I recently resigned.

In my congregation the terms of the call give 90 days for notice. The trial sermon isn’t for a month. That isn’t what made me resign. I won’t officially know if I have a ‘call’ for weeks. No, I gave my resignation because soon there would be too many opportunities for people to hear the news from someone other than me. It’s not so funny how word travels.

A colleague once was a candidate here in Pennsylvania while serving in Colorado. Before the trial sermon, the sexton in Colorado asked him when the date was. The more people know, the more people know, and it isn’t good for folks to hear it from the grape vine.

Another reason to resign in advance is that even if you are not elected at that other church people will be hurt and that pain cannot be easily repaired. Believe me on this one. More importantly, so much of pastoral ministry is built upon trust, and (in our system at least) the search and call process makes you feel like you’ve been stepping out on your spouse. The spouse feels that way too. So I simply chose to resign, trusting God that even if not elected, something will materialize and I’ll have some work.

The last reason to resign now is that if this is really about discernment of how God calling is you (which I’ve tried to focus upon) then once you have a sense of movement or call to change, then change it shall be. (Unless, of course, your name is Jonah and you know how that worked out.) Another colleague went so far as resigning before he even finished his profile because of his sense of call! In that case, I guess the call was directive but not specific. Maybe it was something like, “Leave your country, your people and your father’s household and go to the land I will show you.” (Genesis 12:1) Oh, come on, don’t flatter yourself. You’re no Abraham.

imagesI am quite sure that my leaving will not be widely understood. The congregation I leave is full of great folk who I truly like. Unfortunately, for me, I do not think that ministry is about being liked (although ministry is not making people dislike you), it is about leading a congregation into what God is calling them to become. Ministry is, in this way, not unlike our own individual spiritual journey where we try to grow into the people God is calling us to be. People may not understand when you say that you hear God calling you to different challenges.
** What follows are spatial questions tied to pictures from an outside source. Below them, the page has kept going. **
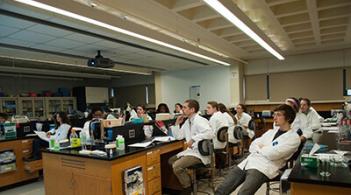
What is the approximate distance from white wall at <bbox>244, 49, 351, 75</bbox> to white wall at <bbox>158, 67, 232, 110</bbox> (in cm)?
91

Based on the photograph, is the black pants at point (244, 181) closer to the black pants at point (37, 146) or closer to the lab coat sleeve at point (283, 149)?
the lab coat sleeve at point (283, 149)

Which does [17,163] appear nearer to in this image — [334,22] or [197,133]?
[197,133]

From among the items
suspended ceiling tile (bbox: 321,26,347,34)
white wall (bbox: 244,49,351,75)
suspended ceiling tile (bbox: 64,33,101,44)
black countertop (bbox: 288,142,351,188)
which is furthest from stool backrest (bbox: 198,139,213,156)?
white wall (bbox: 244,49,351,75)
I am fortunate to even be involved in this activity called discernment. In a world, in an economy, where a sense of vocation may well be a luxury; it may be easier to just say that I am just looking for a ‘better job.’ But that would not be any truer than some of the half-truths that we’re forced to tell during our search process. It would be closer to the truth to say that I need different challenges. Not better, just different challenges. Maybe people would be comfortable with that. Maybe I am more comfortable with these cognitive, economic, pragmatic motivations.

But I know different. I know that the same relentless Spirit that has called and compelled other disciples before me is disturbing me. I pray that my prayerful reading of this urging is correct. I believe I am called to serve in that place and feel content with the decision. Now I hope and pray that the folk who will be voting in a month listen to the Spirit also…and if necessary, have the courage to vote no.